Proposed legislation that would exempt unemployment benefits from Hawaii’s income tax hit a roadblock this month when President Joe Biden signed the American Rescue Plan. While the federal relief package exempts unemployment compensation up to $10,200 from federal income taxes, it prohibits states from using the federal aid to plug budget holes created by tax cuts.
Gov. David Ige and House Finance Chairwoman Sylvia Luke say the prohibition likely ties the state’s hands when it comes to tax relief bills such as Senate Bill 614, even as some states and tax experts challenge that interpretation.
Senate Bill 614 would exempt unemployment compensation, including Pandemic Unemployment Assistance, received by Hawaii residents between March 1, 2020, and Dec. 31 when the coronavirus ravaged the local economy. The measure passed the Senate on March 11 and crossed over to the House of Representatives.
But Luke and Rep. Richard Onishi, who chairs the House Labor and Tourism Committee, said they have no intention to take it up. In addition to the federal rules, they note they would have to come up with an estimated $190 million in next year’s budget to cover the cost of the lost tax revenue.
Under the American Rescue Plan, Hawaii is set to receive about $1.6 billion to help shore up the state budget. The funding has helped plug a gaping budget hole for the next fiscal year and avoid painful cuts to government services and furloughs of government workers. But Onishi said that despite the federal relief, the state still has to be conservative in its spending. On Wednesday, the House passed its version of the state budget, which includes cuts to vacant positions and the clawing back of balances accrued in special funds that are generally outside of the budget appropriation process.
Gov.

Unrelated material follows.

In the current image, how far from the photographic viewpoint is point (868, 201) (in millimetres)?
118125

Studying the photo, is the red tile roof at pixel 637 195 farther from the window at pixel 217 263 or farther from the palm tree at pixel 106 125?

David Ige also said in an interview on Spotlight Hawaii on Wednesday that the general guidance has been that the state can’t pass any law that reduces taxes that were in effect when the federal relief package was signed this month. “So we want to make sure that we can accept the money, and if part of that means we can’t give tax relief, then we won’t,” he said. Ige said the state’s intention was always to tax unemployment benefits.
That position has frustrated some who say the state needs to do more for Hawaii’s jobless and those who have suffered financially during the pandemic. More than 580,000 Hawaii workers filed unemployment claims last year, according to the governor’s office.
Hawaii has suffered more than most states economically due largely to severe retractions in tourism. The state’s unemployment rate as of January remained the highest in the nation, at 10.2%.
Gary Hooser, a former state senator from Kauai who has played a leading role in Hawaii’s progressive movement, said it was premature to scuttle Senate Bill 614 and that workers deserved the extra relief given the state’s handling of unemployment benefits.
The state’s Department of Labor and Industrial Relations was overwhelmed with claims last year when the state’s unemployment rate soared to 21.9% in April,
a rate rivaling the Great
Depression. The agency
distributed more than
$4.3 billion in unemployment claims last year. But thousands of residents have been caught in the cracks, going months without being able to obtain their benefits due to clogged call center lines and major staff shortages.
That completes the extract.